_ACTION ITEM_.
Word for word, restate the lines from the start of the data below through the line containing "scientific name: Odocoileus hemionus".

_SUPPLIED ENTRIES_.

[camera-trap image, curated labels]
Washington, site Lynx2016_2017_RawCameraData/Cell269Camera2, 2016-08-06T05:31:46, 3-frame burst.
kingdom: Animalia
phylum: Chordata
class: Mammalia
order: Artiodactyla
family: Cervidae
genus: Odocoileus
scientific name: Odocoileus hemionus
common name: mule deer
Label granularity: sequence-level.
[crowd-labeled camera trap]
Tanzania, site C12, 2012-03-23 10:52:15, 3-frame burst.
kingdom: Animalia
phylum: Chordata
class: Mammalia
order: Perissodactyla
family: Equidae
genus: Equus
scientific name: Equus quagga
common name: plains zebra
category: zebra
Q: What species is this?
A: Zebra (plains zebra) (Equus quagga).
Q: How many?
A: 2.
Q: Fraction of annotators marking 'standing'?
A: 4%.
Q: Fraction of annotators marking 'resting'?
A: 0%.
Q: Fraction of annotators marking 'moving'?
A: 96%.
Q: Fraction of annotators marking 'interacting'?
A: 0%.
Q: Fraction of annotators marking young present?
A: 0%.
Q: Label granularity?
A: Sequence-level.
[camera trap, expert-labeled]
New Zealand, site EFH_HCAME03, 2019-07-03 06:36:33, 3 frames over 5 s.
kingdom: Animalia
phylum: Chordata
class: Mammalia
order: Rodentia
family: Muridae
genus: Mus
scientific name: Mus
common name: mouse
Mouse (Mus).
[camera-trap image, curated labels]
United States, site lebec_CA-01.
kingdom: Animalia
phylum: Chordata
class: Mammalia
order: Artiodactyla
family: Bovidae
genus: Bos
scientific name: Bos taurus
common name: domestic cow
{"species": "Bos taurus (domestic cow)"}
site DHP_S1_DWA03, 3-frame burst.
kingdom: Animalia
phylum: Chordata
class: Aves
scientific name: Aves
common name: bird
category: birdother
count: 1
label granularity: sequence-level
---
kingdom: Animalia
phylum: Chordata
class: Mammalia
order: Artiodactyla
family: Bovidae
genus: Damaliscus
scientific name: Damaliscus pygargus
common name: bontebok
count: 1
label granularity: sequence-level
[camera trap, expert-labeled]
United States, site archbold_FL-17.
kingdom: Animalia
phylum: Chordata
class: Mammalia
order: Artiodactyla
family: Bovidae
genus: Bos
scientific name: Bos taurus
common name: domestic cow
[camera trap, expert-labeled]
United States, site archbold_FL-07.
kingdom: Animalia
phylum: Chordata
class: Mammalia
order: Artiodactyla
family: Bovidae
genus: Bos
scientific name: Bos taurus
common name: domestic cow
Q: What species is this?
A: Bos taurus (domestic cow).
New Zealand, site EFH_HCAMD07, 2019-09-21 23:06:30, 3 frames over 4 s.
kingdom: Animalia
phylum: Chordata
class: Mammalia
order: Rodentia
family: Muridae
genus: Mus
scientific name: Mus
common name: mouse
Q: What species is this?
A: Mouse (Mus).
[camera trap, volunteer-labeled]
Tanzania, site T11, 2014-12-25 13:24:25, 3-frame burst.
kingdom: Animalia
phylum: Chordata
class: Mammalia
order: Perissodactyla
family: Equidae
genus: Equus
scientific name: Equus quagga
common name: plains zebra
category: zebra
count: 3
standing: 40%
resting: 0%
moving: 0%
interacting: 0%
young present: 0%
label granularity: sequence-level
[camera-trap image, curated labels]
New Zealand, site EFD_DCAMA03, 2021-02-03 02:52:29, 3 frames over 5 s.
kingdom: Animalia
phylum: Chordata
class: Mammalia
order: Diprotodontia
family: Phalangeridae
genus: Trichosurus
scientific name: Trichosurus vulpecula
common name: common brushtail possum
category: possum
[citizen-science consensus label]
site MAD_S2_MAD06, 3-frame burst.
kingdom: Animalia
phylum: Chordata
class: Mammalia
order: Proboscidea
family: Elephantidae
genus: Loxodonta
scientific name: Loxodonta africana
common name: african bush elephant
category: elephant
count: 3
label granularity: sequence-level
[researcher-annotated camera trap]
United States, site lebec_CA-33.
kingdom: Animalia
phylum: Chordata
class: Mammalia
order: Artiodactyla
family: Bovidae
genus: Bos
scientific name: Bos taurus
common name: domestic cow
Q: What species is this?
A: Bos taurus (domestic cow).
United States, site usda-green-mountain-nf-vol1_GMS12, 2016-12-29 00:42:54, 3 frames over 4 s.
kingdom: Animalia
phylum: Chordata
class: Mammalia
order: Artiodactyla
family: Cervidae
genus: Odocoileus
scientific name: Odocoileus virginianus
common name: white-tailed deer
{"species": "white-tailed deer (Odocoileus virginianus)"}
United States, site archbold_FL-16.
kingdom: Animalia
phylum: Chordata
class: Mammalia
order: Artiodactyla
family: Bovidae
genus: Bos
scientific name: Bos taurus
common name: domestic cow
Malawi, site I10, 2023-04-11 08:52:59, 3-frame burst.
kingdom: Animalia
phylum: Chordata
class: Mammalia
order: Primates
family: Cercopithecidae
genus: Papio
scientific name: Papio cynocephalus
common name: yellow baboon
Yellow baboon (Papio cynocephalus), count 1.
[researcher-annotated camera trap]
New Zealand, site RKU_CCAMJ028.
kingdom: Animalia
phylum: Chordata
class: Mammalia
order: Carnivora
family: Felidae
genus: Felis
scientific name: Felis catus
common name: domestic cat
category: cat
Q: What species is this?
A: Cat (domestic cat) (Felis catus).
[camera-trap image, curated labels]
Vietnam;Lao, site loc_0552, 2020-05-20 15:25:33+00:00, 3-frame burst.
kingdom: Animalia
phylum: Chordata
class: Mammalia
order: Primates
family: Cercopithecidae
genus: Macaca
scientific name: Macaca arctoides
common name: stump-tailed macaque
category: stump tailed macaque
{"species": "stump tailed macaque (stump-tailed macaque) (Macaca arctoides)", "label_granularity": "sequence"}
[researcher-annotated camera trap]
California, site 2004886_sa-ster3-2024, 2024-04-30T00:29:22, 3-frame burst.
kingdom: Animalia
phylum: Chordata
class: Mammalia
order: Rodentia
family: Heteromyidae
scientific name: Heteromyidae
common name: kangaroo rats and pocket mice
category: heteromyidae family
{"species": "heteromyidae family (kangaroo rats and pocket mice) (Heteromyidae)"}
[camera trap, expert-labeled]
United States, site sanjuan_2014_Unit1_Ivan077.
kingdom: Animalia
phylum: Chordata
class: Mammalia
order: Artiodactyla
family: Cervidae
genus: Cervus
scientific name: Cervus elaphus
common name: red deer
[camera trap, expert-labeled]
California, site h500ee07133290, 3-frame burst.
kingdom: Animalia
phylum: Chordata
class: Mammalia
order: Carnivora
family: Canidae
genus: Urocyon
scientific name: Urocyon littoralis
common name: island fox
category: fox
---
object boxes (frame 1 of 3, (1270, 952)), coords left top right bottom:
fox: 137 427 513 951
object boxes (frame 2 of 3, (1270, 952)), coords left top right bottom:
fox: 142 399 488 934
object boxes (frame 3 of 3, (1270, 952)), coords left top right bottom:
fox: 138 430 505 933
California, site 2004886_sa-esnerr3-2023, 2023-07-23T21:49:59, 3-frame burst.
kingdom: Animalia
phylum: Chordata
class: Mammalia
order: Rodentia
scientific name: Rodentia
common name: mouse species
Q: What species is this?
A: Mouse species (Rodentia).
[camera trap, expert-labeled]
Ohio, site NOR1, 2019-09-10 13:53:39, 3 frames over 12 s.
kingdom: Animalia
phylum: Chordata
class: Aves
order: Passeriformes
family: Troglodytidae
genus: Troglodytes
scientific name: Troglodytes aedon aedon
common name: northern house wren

_ANSWER SECTION_.
[camera-trap image, curated labels]
Washington, site Lynx2016_2017_RawCameraData/Cell269Camera2, 2016-08-06T05:31:46, 3-frame burst.
kingdom: Animalia
phylum: Chordata
class: Mammalia
order: Artiodactyla
family: Cervidae
genus: Odocoileus
scientific name: Odocoileus hemionus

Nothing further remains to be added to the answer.